Attempt to solve the problem by yourself. Spend approximately 10 minutes coming up with an original solution. There is nothing gained by copy /pasting someone else's solution or skipping straight to the answer. Create a new Elixir file and begin from a blank page. Start typing code, make comments about what you're trying to accomplish. Remember, try to break the problem down into smaller pieces and focus on solving one piece at a time. This is the best way to learn how to code. It's the best way to gain confidence in yourself and your abilities.
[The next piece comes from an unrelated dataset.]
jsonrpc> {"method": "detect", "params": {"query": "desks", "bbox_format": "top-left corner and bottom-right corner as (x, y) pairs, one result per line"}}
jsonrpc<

You may need to look up some documentation on how a particular function works and that's fine. Have the HexDocs open in a separate tab and refer to it as needed. Don't cheat yourself by copying someone else's solution. By completing the problem and learning organically your brain will make the necessary connections to transform short-term memory into long-term memory. Use the next section for help if you reach an impasse. Finally, or as a last resort, review the solution I've provided. Type it in manually and try to understand what each line of code is doing.
My approach
This is a relatively simple challenge to solve. It only requires a basic understanding of recursion and the List data type. A viable solution can be written using just two functions. The first function will be our "base case", the point at which our recursive function should stop. By reaching the base case, we've completed all of the necessary iterations. In this example, our base case is reached once we've added all of the integers in the list. At this point, we'll be left with an empty list. Therefore:
defmodule Lists do
@moduledoc """
Functions for working with Lists by recursion
"""
# define a base case, an empty list should return 0
def sum([]), do: 0
end
The sum/0
function is the first of two functions. Notice that if we keep the function on a single line we do not need to provide the closing "end" tag. The function above demonstrates the syntax for a single line function in Elixir, a "one-liner". The next function will be the crux of our solution. When we are passed a list we are going to use pattern matching to extract out the first element. Next, we'll add the first element to a recursive function call, passing in the remaining elements. Take a look:
defmodule Lists do
@moduledoc """
Functions for working with Lists by recursion
"""
# define a base case, an empty list should return 0
def sum([]), do: 0
# here is the main function that does the work
def sum([head | tail]) do
head + sum(tail)
end
end
The sum/1
function takes in a list of integers. The first integer (head) is pulled out. Then the function calls itself, passing in the remaining elements. Since our goal is to add up all of the elements, we add the "head" to an iterative call on the remaining elements. Let's look at an example:
iex> Lists.sum([1,2,3])
= 1 + sum([2,3])
== 1 + 2 + sum([3])
=== 1 + 2 + 3 + sum([])
#=> 6
Seeing the code written in its iterative form makes it quite clear what's happening. Each iteration extracts the head of the list and adds it to the head of the remaining list. This iteration continues until we reach an empty list, which is our base case. We can even add a guard clause to ensure that we are only working with integers. The complete solution is listed below.
defmodule Lists do
@moduledoc """
Functions for working with Lists by recursion
"""
# define a base case, an empty list should return 0
def sum([]), do: 0
# here is the main function that does the work
def sum([head | tail]) when is_integer(head) do
head + sum(tail)
end
end
The guard clause checks that the integer of each iteration is, in fact, an integer. If a string is passed in as an element the guard clause will provide us with a FunctionClauseError with a message that's clear and understandable:
Lists.sum([1,2,3,"t"])
** (FunctionClauseError) no function clause matching in Lists.sum/1
The following arguments were given to Lists.sum/1:
# 1
["t"]
I hope you found the "Sum of a List" challenge easy and even more, that you learned something from it. As section IV continues, expect the challenges to increase in difficulty but remain steadfast in your resolve to work through them independently. Nothing will be gained by copy/pasting or browsing over the answers. Take the time to work through the problems and reap the benefits of organic learning. You will thank me in the future, I can assure you.